** Start **
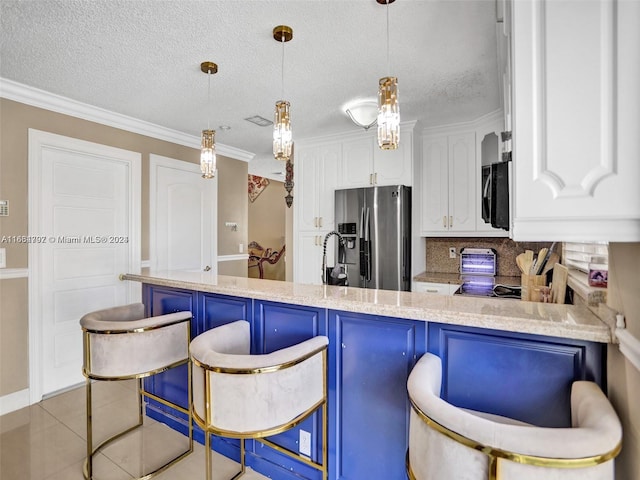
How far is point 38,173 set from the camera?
2701mm

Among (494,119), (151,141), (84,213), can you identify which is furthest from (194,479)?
(494,119)

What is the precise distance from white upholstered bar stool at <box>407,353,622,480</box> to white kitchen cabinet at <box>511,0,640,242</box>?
0.44 metres

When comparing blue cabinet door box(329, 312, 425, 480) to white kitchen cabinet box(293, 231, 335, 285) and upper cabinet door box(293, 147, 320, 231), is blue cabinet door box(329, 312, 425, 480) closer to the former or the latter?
white kitchen cabinet box(293, 231, 335, 285)

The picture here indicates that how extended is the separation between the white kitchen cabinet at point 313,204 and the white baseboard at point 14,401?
2.59 metres

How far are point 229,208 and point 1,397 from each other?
2.80m

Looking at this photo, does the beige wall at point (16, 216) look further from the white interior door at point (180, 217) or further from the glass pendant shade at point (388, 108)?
the glass pendant shade at point (388, 108)

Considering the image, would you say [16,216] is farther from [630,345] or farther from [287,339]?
[630,345]

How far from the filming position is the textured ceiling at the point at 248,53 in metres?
1.71

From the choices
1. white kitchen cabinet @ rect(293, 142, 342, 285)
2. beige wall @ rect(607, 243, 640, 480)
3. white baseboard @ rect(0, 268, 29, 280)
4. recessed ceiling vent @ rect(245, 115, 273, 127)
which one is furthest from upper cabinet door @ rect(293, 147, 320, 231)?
beige wall @ rect(607, 243, 640, 480)

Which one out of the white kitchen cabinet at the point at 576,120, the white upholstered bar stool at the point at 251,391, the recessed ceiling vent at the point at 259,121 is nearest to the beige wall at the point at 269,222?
the recessed ceiling vent at the point at 259,121

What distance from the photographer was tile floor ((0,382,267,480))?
1869 mm

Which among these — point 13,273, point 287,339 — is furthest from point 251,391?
point 13,273

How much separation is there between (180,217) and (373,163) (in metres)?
2.28

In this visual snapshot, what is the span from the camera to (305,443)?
5.53 ft
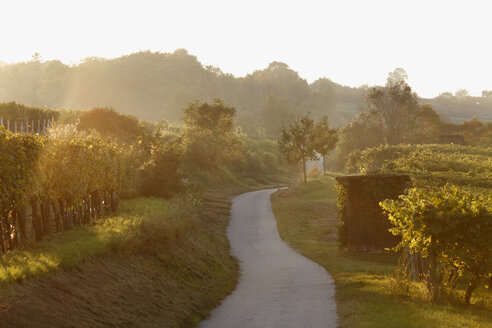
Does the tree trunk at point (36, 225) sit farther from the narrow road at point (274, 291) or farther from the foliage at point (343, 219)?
the foliage at point (343, 219)

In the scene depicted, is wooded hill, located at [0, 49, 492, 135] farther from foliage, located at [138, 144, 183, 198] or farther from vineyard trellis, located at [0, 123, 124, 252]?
vineyard trellis, located at [0, 123, 124, 252]

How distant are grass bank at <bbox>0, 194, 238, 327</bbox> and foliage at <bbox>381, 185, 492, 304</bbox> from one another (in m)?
6.57

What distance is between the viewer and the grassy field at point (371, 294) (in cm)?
1153

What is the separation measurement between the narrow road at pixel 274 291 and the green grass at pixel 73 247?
12.4 feet

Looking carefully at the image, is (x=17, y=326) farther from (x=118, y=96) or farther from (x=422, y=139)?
(x=118, y=96)

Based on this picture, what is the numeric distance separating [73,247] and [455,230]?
1010 cm

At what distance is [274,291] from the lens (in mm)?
16750

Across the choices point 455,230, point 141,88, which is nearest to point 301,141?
point 455,230

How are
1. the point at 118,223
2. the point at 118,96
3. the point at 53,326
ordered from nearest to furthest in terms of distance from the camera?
the point at 53,326 < the point at 118,223 < the point at 118,96

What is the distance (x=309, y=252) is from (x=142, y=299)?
13841 millimetres

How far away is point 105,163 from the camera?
20.3 meters

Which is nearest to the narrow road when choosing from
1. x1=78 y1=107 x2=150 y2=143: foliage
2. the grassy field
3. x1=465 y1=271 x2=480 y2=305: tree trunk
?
the grassy field

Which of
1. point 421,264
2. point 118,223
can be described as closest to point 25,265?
point 118,223

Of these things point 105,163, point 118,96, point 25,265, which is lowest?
point 25,265
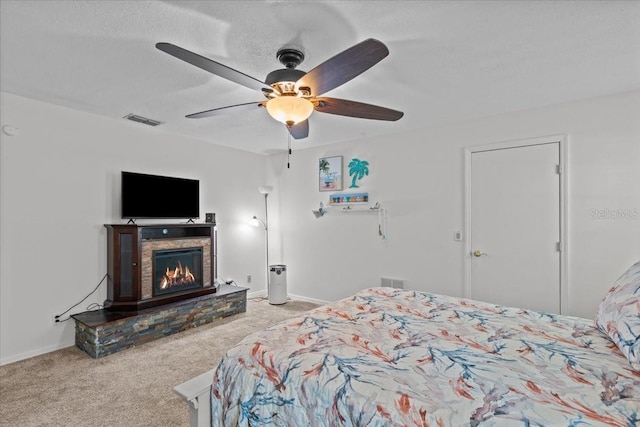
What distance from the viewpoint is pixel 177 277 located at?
12.8ft

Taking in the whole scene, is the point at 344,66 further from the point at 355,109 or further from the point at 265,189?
the point at 265,189

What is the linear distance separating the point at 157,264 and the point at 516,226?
4.00 meters

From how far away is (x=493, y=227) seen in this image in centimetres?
343

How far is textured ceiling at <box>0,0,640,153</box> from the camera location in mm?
1698

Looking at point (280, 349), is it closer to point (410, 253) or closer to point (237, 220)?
point (410, 253)

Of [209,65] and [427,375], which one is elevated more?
[209,65]

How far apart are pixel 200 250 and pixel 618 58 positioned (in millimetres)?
4419

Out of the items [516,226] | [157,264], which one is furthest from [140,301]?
[516,226]

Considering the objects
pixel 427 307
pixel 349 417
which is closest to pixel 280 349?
pixel 349 417

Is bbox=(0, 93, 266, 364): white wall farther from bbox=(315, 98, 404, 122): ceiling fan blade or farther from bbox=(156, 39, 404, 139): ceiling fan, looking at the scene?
bbox=(315, 98, 404, 122): ceiling fan blade

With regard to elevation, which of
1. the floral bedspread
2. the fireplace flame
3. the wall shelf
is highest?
the wall shelf

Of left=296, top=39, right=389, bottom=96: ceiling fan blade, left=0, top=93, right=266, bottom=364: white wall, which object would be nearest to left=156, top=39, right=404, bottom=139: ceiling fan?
left=296, top=39, right=389, bottom=96: ceiling fan blade

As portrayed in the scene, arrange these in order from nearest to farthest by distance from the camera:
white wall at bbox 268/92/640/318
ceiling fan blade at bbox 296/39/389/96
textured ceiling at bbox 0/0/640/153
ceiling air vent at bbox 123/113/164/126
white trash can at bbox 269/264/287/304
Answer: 1. ceiling fan blade at bbox 296/39/389/96
2. textured ceiling at bbox 0/0/640/153
3. white wall at bbox 268/92/640/318
4. ceiling air vent at bbox 123/113/164/126
5. white trash can at bbox 269/264/287/304

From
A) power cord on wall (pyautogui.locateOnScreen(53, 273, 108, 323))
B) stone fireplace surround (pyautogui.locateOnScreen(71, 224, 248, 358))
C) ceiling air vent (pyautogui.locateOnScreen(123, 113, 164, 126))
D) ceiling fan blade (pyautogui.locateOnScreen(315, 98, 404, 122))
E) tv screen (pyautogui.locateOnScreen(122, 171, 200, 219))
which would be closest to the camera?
ceiling fan blade (pyautogui.locateOnScreen(315, 98, 404, 122))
** End **
• Written task
Return verbatim the lines beginning with the line that contains "At what distance" and running through the line that contains "20.3 meters", both included.

• Result for this exercise
At what distance is [274,291] from the lens (in mm)?
16750

Across the choices point 455,230, point 141,88, which is nearest to point 301,141?
point 455,230

How are
1. the point at 118,223
2. the point at 118,96
3. the point at 53,326
ordered from nearest to furthest in terms of distance from the camera?
the point at 53,326 < the point at 118,223 < the point at 118,96

What is the distance (x=309, y=252) is from (x=142, y=299)?
13841 millimetres

How far away is point 105,163 from the camera?
20.3 meters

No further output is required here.